[Raw records]
------

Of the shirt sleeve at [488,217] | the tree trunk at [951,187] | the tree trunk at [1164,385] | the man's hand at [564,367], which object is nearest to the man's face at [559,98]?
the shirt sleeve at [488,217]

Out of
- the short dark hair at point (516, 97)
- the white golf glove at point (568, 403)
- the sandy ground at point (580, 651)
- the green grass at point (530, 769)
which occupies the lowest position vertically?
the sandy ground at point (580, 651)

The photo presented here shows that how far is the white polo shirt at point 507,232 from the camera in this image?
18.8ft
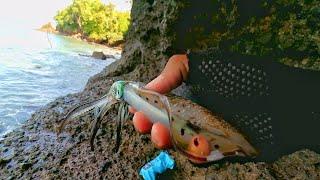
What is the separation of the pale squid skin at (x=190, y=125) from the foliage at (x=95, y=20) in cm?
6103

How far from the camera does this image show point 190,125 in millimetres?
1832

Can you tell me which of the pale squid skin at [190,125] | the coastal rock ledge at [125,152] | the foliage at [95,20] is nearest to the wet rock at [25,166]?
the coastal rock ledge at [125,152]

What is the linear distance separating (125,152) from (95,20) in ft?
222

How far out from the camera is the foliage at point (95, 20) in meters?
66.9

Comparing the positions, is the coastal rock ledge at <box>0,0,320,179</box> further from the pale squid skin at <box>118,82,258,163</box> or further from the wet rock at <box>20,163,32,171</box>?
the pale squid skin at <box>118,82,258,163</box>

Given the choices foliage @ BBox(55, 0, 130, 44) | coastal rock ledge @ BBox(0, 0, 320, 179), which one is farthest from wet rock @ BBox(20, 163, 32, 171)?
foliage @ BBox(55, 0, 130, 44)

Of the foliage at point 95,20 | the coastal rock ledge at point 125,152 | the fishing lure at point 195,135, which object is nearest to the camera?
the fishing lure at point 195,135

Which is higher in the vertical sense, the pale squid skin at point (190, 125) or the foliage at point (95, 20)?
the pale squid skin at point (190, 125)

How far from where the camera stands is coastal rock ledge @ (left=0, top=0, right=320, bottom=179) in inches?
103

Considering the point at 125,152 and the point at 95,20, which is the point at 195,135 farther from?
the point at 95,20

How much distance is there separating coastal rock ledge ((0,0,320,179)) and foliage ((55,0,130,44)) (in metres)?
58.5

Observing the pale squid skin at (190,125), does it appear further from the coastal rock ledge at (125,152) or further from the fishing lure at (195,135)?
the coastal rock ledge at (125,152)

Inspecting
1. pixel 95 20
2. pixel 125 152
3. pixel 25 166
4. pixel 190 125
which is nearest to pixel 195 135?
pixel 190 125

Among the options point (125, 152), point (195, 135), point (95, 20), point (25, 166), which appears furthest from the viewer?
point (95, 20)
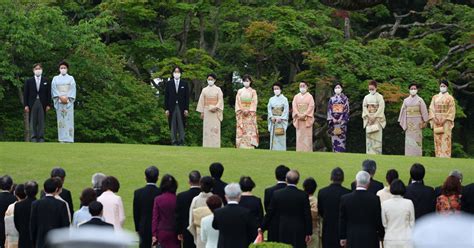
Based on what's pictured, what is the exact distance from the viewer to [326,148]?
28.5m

------

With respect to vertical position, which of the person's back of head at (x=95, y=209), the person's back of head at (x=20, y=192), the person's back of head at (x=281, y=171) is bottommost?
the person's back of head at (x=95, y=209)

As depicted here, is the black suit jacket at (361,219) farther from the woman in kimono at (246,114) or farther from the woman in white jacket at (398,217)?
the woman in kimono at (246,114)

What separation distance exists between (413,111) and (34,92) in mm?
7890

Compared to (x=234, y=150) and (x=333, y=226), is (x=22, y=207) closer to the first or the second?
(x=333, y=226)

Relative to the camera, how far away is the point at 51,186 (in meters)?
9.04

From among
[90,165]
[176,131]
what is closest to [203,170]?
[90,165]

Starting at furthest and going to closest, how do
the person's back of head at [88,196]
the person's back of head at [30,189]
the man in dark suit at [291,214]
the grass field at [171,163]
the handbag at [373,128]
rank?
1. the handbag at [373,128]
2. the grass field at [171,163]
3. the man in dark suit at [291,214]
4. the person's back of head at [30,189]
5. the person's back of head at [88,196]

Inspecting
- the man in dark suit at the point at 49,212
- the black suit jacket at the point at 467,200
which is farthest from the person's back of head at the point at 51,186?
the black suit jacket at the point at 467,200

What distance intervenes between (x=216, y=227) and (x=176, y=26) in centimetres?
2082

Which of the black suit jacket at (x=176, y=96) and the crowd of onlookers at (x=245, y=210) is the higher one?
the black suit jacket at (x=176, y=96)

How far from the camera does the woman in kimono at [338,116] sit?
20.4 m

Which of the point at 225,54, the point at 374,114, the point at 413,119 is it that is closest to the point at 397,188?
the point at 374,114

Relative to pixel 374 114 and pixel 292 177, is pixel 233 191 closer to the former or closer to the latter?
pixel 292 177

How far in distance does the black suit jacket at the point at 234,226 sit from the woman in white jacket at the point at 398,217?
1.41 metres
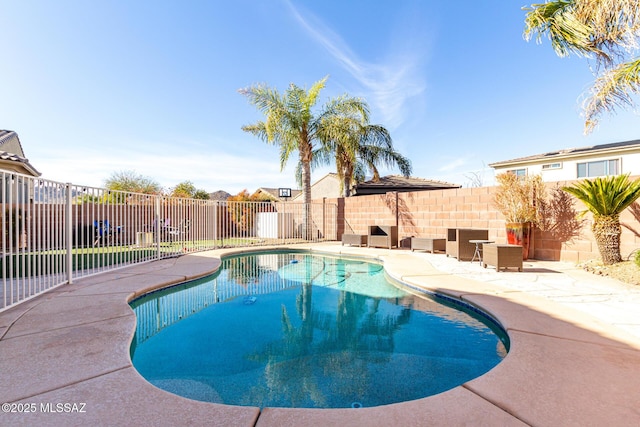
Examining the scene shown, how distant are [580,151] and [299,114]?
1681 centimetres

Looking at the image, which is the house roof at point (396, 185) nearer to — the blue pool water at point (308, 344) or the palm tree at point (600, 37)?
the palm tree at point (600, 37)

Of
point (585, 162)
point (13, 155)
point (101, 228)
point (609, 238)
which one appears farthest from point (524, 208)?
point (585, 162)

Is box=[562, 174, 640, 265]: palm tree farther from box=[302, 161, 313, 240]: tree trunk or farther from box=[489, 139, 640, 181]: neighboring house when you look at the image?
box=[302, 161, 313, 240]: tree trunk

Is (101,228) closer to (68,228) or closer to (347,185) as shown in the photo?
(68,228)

------

» What to produce
Report each line of the entries above that contains the string "shirt". Case counts.

» Task response
Of the shirt sleeve at [488,217] | the tree trunk at [951,187] | the tree trunk at [1164,385] | the man's hand at [564,367], which object is nearest to the man's face at [559,98]?
the shirt sleeve at [488,217]
The photo presented here shows that how far is the white polo shirt at point 507,232 from the camera in this image?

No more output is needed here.